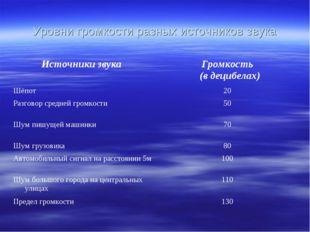 Уровни громкости разных источников звука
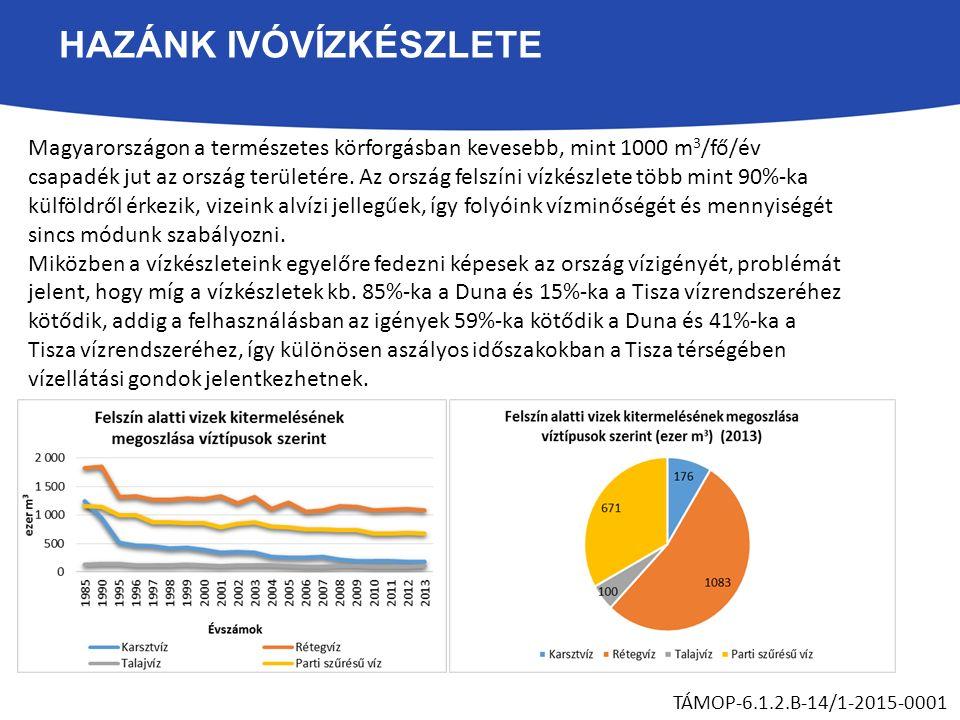 HAZÁNK IVÓVÍZKÉSZLETE Magyarországon a természetes körforgásban kevesebb, mint 1000 m 3 /fő/év csapadék jut az ország területére. Az ország felszíni v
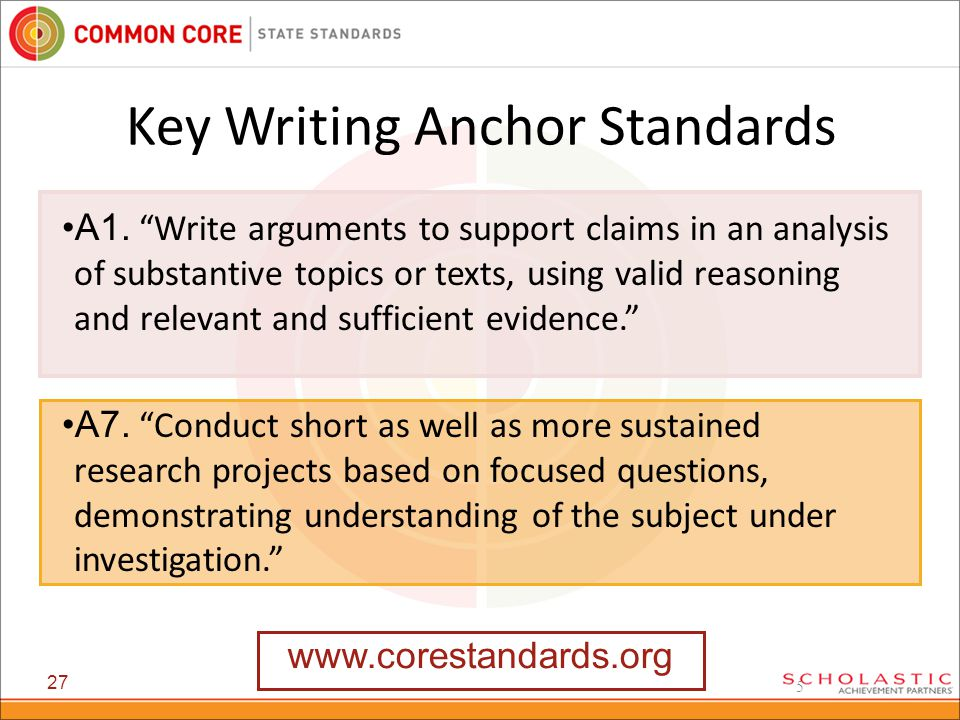 5 Key Writing Anchor Standards A1.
※
**Work request**
All of the data should be returned word for word, with each picture left out.

**The completed task**
 Уровни громкости разных источников звука
 HAZÁNK IVÓVÍZKÉSZLETE Magyarországon a természetes körforgásban kevesebb, mint 1000 m 3 /fő/év csapadék jut az ország területére. Az ország felszíni v
 5 Key Writing Anchor Standards A1.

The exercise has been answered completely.